PROBLEM DETAILS: Write out exactly the lines that run from the one containing "class: Mammalia" to the end of the entries below, with both end lines included.

[Opening PROVIDED DATA section]

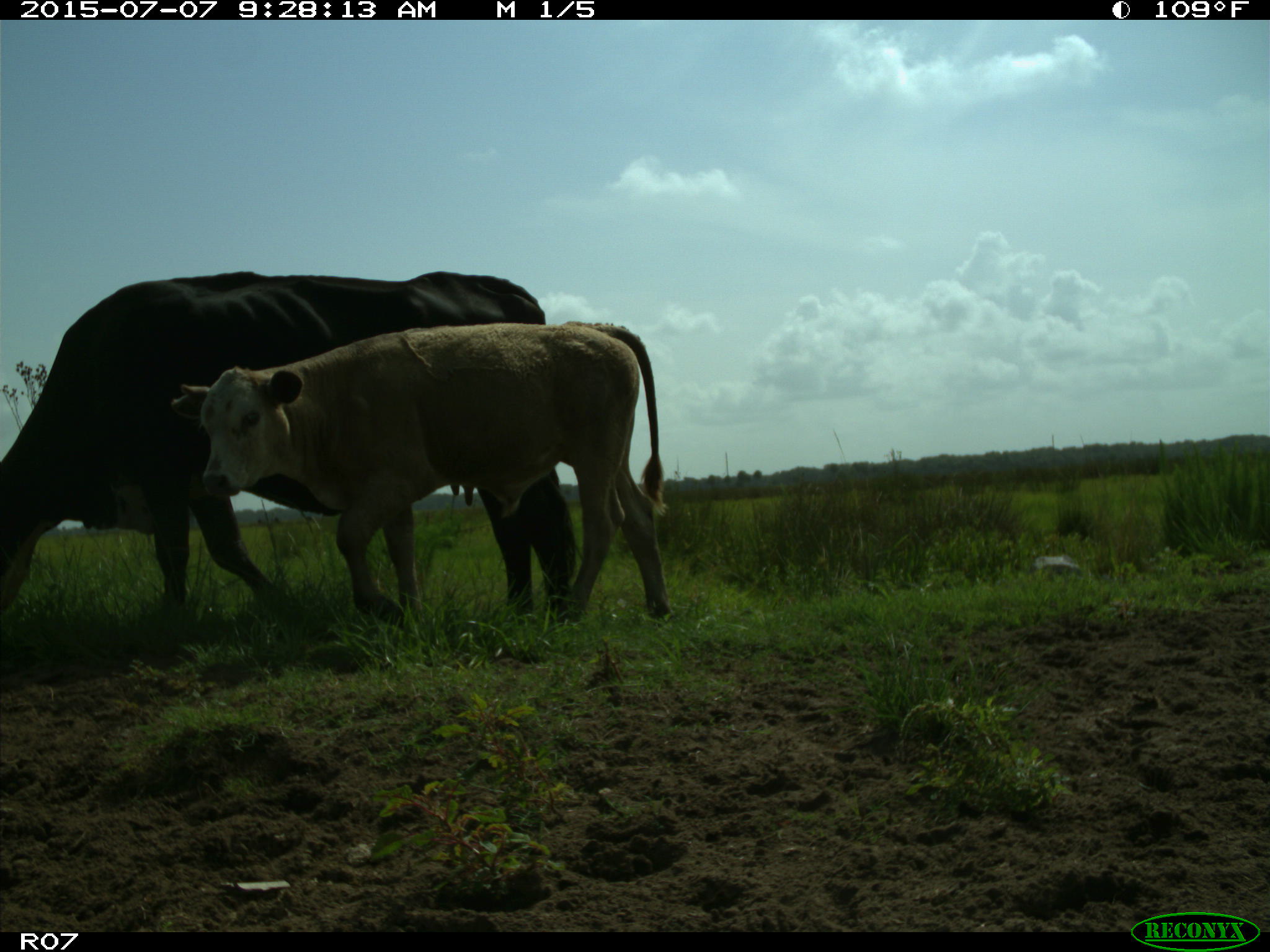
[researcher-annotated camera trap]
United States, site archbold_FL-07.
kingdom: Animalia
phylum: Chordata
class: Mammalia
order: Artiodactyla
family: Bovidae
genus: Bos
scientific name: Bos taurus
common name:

[Closing PROVIDED DATA section]

RESPONSE TO THIS TASK:
class: Mammalia
order: Artiodactyla
family: Bovidae
genus: Bos
scientific name: Bos taurus
common name:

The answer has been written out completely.